A Trip to the Music Museum: Where’s Your Compass?
Recently, I helped chaperone a field trip to the Music Museum in downtown Stockholm. No…not for one of my boys…for Maggie (she’s 3). Her pre-school adventure began with me (along with 2 teachers) helping to dress 12 (3-5) year-olds, in cold weather gear, then walking to a bus stop, then boarding a bus and getting on another train where we walked another couple of city blocks to finally reach the museum…whew! I kept asking myself, “Would we ever do this in the States?” The liability issues alone would make for a “NO!” But here in Sweden the curriculum, even in preschool, includes these kinds of activities as a way to teach children about everyday life.
What helped to keep the children organized was that each child had a “compass.” That is to say, they were each assigned a buddy. It’s a term the Swedes use for a friend (I promise you I’m spelling it wrong, but that’s exactly how its pronounced). The constant refrain throughout the day was, “Do you have your compass?” When the children heard this they’d scramble to find their partner; if they were already holding hands they’d turn to each other and smile. It was adorable.
Maggie’s compass was a girl named Alva who was at least a head taller than her, yet she was careful not to pull ahead. She stayed by Maggie the entire time, was quiet and listened well to directions. (Don’t we all want this kind of compass for our kids?) The teachers assigned her to me because they knew she wouldn’t give me any trouble.
The kids had so much fun at the museum. There were all different kinds of drums to look at and play. In one room they’d constructed drums out of kitchen pot and pans. Just look at the colors on these African drums!
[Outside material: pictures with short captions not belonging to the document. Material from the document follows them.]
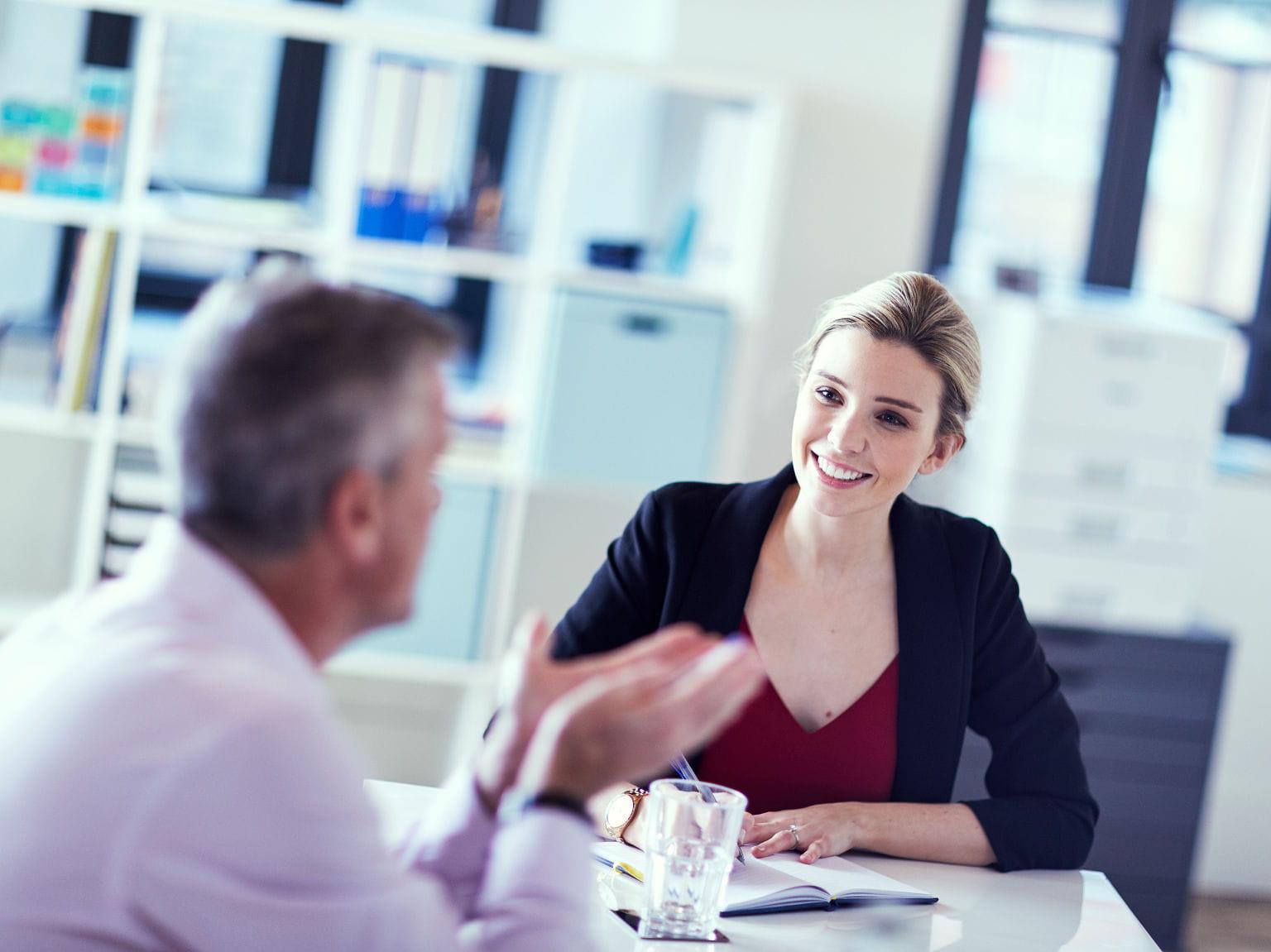 Mulher e homem em escritório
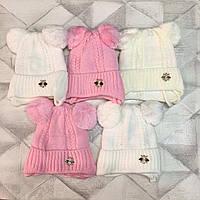 Стильная теплая шапка для девочки с маленькой брошкой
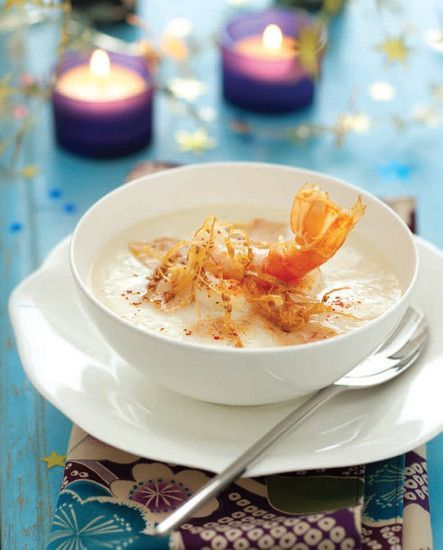 Velouté de chou-fleur aux langoustines et foie gras croquant de sésame : la recette facile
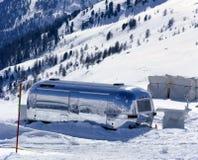 在积雪的风景的一辆有蓬卡车在阿尔卑斯瑞士 免版税库存图片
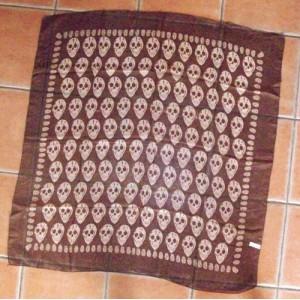foulard marron tete de mort.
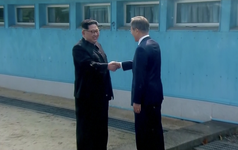 [CẬP NHẬT] Nhà lãnh đạo Triều Tiên Kim Jong-un và TT Hàn Quốc đã bước vào phòng họp kín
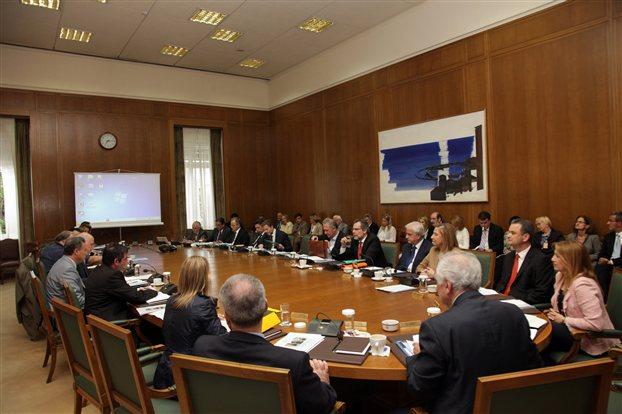 Κρίσιμο Υπουργικό για αποκρατικοποιήσεις και δημόσιες δαπάνες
Before the trip home the kids sat and ate their bananas.
Hearing the word “compass” spoken over and over again throughout the day, I couldn’t help but apply my own English vernacular to the meaning. A compass…a friend…it’s a wonderful description! A friend is a guide, someone to point north when you’re lost, someone who risks telling the truth even when the truth is difficult to hear. I’ve had the good fortune of many life “compasses;” parents, most importantly (thanks mom and dad). And teachers, like Doc Wilkerson, who risked taking a group of teenagers to Europe, (even scarier than preschooler). It was my first exposure to a foreign country and to say it changed my life wouldn’t be an exaggeration. Then there was Mrs. McWilliams, my 10th grade English teacher who taught me to love words, writing and the absolute joy of uncovering yourself in a book. (She didn’t even know I’d grow up to write a blog:) I still remember the cider and donuts she brought to class–thank you!
There are too many others to name, high school friends, college roommates, my soul mate Cooper (inestimable) and my children–they’re the best at pointing out when I’m in the wrong.:) And I can’t forget to mention strangers, so many times people I don’t even know have said something that’s stuck with me…they’re a compass too.
So how does one find a compass when they need it? I’ve learned it helps if your willing to be one first. You can’t stay lonely if you’re helping someone else not to be lonely. You won’t stay down if you’re trying to cheer someone else up. It’s just how life works.
We had a good-sized group this week at our Friday Fika (that means coffee and a treat in Swedish). There were some new faces too. We couldn’t stop talking about the elections, raising kids (always issues), and what we’d each buy if we had an hour at Target…ahhh. Topping the list was Reynolds’s Wrap Foil and Zip-lock baggies (how boring) but true. Consciously connecting takes planning, but it’s good to have a “compass” (and nice to be one too).